6. REPRESENTATIONS OF TTGL. TTGL represents and warrants to EST:
6.1 TTGL will use its best efforts to identify and define four (4)
Additional Applications for EST to develop.
6.2 TTGL will use its best efforts to commercialize such Applications which
EST successfully develops.
6.3 TTGL recognizes that EST's obligation to afford priority to TTGL's
Development Programs over work for others may result in EST experiencing
financial hardships in meeting its basic operating expenses of approximately
********** per month ("Operating Expenses"). Accordingly, TTGL guarantees that
it will pay EST a minimum of ******* per month on or before the 15th day of each
month during the term of this Agreement for EST's Operating Expenses ("*******
Minimum"). Provided further that, notwithstanding anything herein to the
contrary, TTGL's monthly obligation to pay EST said ******* Minimum shall
terminate upon the second anniversary of this Agreement or if EST secures
funding from the EU in an amount greater than **** of said ******* Minimum,
whichever is later.
6.4 During the Term of this Agreement TTGL will provide development funding
in addition to the ******* Minimum for any Development Program that TTGL may
request EST to develop. Such development funding may include language resources,
computer hardware and computer software and any other development costs that
TTGL and EST may jointly deem necessary for a Development Program.
6.5 During the Term of this Agreement TTGL will provide funding for
additional Operating Expenses incurred by EST above the ******* minimum if EST
reasonably demonstrates that its actual Operating Expenses exceed ******* per
month as a direct result of any Development Program for TTGL, i.e., EST works on
two Development programs simultaneously.
6.6 Additional Warranties and Representations. TTGL represents and warrants
to EST:
(i) the execution, delivery and performance of this Agreement has been
duly authorized by TTGL's board of directors. TTGL has all requisite capacity,
power and authority to execute and deliver this Agreement and each other
agreement,
document, instrument or certificate contemplated by this Agreement or to be
executed in connection with the consummation of the transactions contemplated by
this Agreement, and to perform fully its obligations hereunder and thereunder.

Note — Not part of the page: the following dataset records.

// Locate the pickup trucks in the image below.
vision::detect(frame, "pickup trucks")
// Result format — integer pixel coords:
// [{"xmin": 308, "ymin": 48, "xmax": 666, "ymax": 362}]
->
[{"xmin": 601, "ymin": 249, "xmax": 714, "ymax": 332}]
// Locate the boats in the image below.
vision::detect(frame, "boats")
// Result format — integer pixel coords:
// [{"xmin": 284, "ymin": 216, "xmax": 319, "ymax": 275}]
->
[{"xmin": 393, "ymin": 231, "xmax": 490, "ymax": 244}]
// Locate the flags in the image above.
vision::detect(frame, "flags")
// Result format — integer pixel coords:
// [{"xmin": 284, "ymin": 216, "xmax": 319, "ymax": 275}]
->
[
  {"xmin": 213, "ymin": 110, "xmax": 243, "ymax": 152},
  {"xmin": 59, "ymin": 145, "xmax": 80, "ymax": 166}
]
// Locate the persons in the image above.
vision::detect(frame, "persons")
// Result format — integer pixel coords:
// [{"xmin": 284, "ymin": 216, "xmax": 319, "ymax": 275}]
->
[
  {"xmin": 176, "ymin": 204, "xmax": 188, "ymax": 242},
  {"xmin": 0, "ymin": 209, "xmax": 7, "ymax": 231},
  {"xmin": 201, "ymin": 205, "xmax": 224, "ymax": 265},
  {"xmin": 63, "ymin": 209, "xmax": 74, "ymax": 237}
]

This Agreement has been duly and validly authorized, executed and delivered by
TTGL and this Agreement constitutes legal, valid and binding obligations of
TTGL, enforceable against TTGL regardless of whether enforcement is sought in a
proceeding at law or in equity.
(ii) TTGL will indemnify EST against any liability and will hold EST
harmless from and pay any loss, damage, cost and expense (including, without
limitation, legal fees, court costs and the cost of appellate proceedings) which
EST incurs arising out of a breach of any of said representations and warranties
or any claim against EST alleging facts which, if true, would result in a breach
of any said representations and warranties.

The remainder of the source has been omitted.